The deepest emotional craters come from deaths, marital separation and major financial losses – each of which take a few years to recover from (Credit: Alamy)
Boosts and plunges
Ask yourself how you’ve typically felt over the last decade. Is it pretty consistent? If you said yes, that sounds about right.
“People’s levels of wellbeing don’t change that much over their lives,” says Glozier. “The vast majority of people revert to their normal set points of wellbeing after a period of time – and in many cases, just a short period of time. Some people are just pretty miserable, and other people seem to sort of glide through life, even when terrible things happen to them.” The term for this is ‘hedonic adaptation’.
The data indicates that the biggest wellbeing boosts come from marriage, childbirth and financial gain, but that those sparks of happiness are fleeting; marriage provides a year-long emotional boost at most, though improves life satisfaction for three years. A retirement, pregnancy or job promotion can curl your mouth into a smile for a few months, though you’ll return to your prior baseline thereafter. You’ll also get a boost from the “anticipatory effect”, too, which are feelings in the lead up to the big event.

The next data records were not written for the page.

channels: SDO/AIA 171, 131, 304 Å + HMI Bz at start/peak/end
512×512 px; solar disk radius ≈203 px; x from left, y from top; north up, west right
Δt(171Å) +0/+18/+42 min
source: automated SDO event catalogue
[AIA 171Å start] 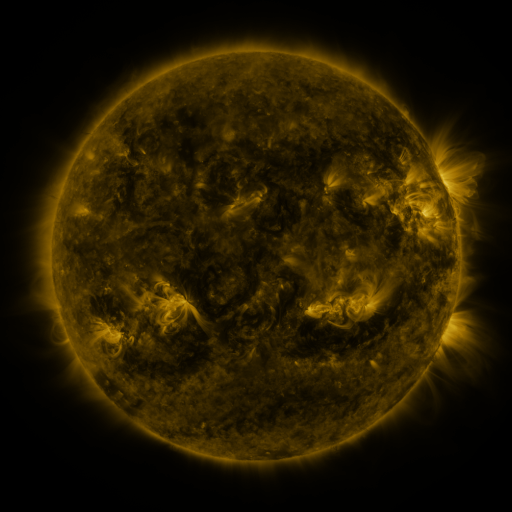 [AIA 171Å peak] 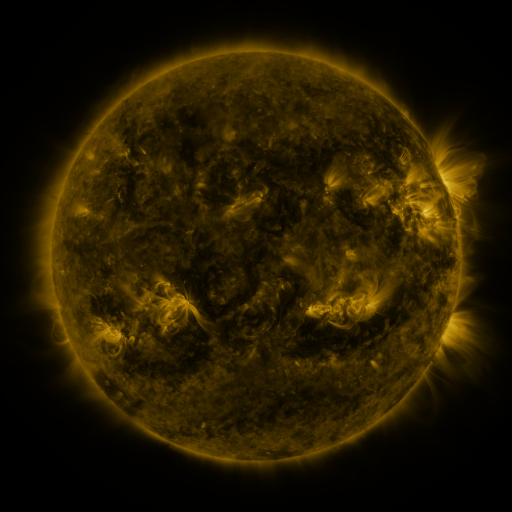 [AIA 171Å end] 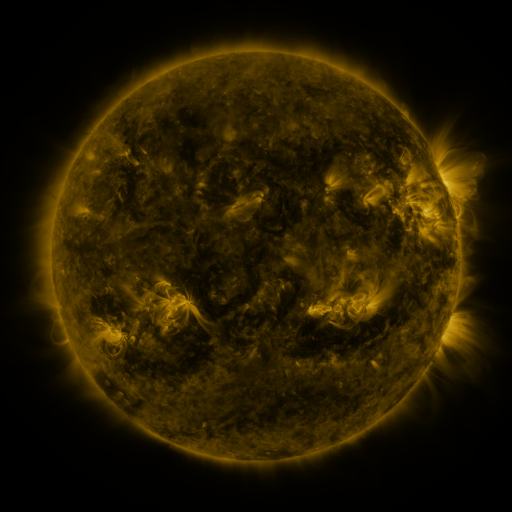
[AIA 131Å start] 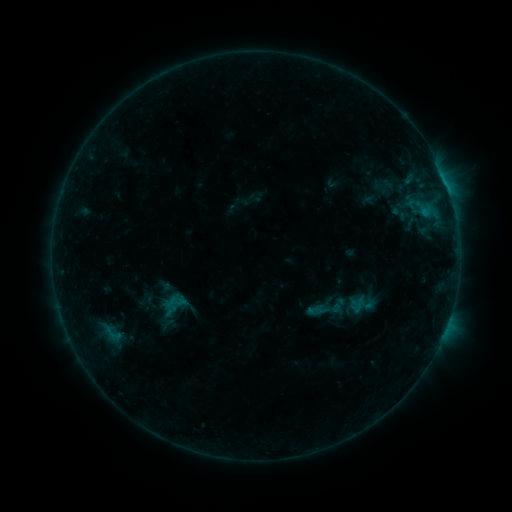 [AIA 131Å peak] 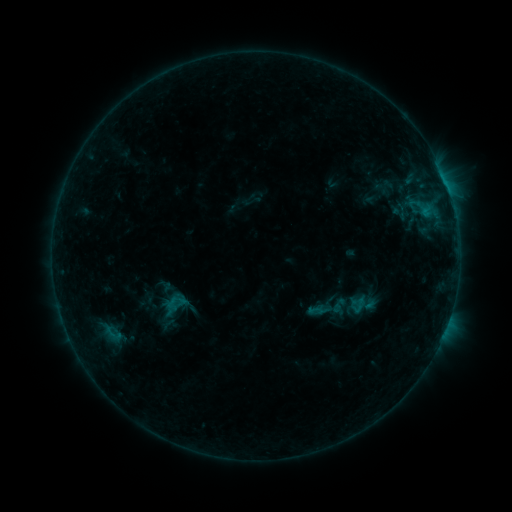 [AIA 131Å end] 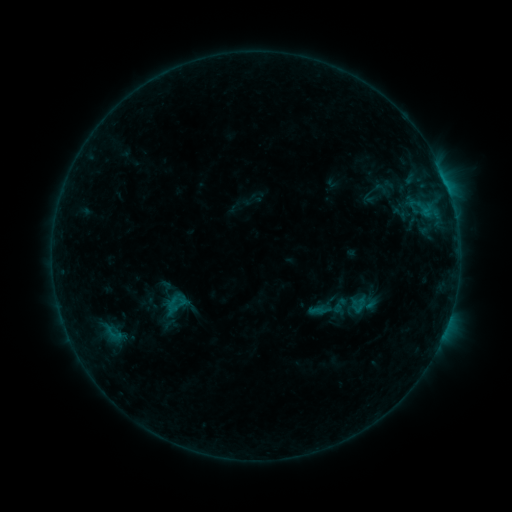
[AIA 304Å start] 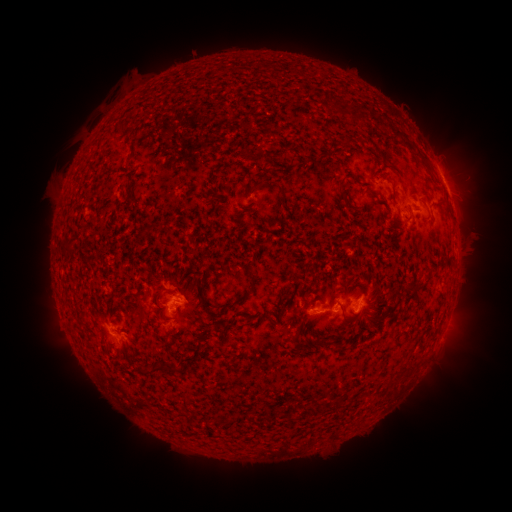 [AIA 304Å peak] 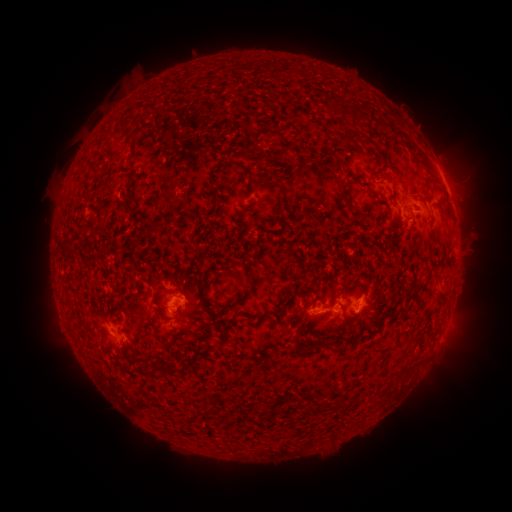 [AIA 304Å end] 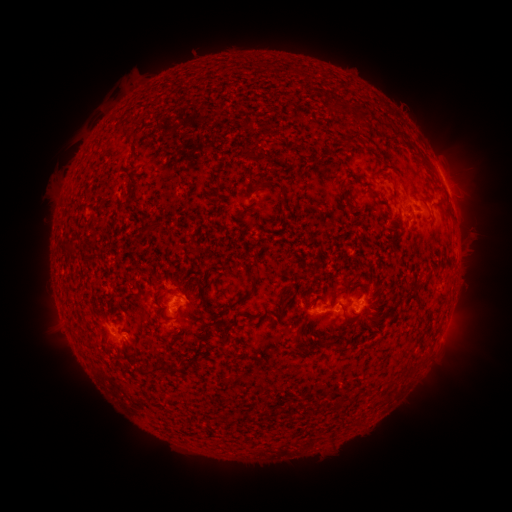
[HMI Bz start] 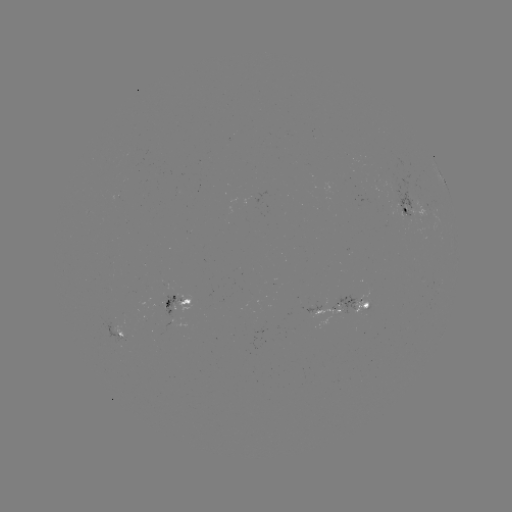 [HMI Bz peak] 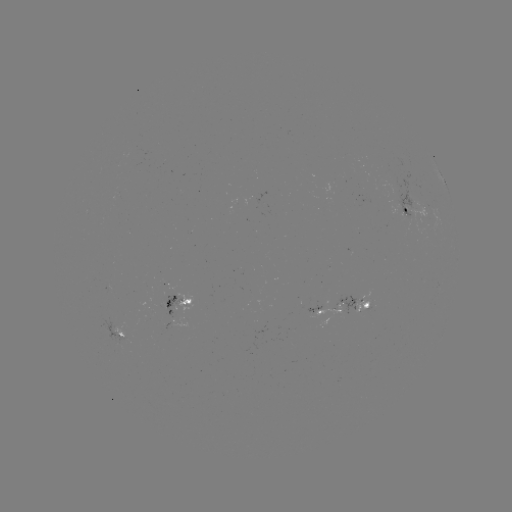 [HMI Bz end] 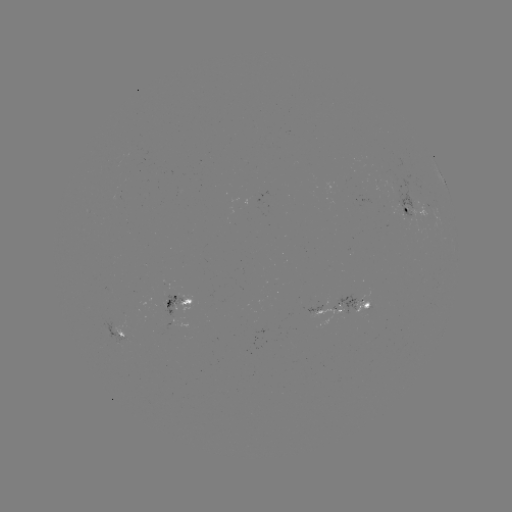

Like boosts, most wellbeing plunges are temporary, too. “Many of the things that we talk about day-to-day as being highly stressful are only highly stressful for very, very short periods of time, and have little if any long-term effects,” says Glozier.
People’s levels of wellbeing don’t change that much over their lives – Nick Glozier
For example, on average, the study participants switched jobs or houses every four-and-a-half years. Moving house is nerve-wracking for three weeks, but nearly invisible in the context of a decade. And workplace changes have surprisingly small effects on wellbeing. “That was a bit of a surprise, given how much stress, anxiety and focus people have in career,” says Kettlewell. “When people lose a job, often they get a new one pretty quickly.”
One day at a time
If you take home one thing from the study, it’s that you can officially stop chasing happiness.
Marriage, financial gain, retirement and childbirth might make you perceive your life as more satisfying, but none will make you actually feelsparkly over the long term. You are better served by enjoying positive events as they arise, and otherwise pursuing the values that sing to your particular soul.
As the study authors wrote, “hoping for happiness from positive events appears misplaced”. Life, it turns out, is a pleasant hike on a flat course, not a roller coaster.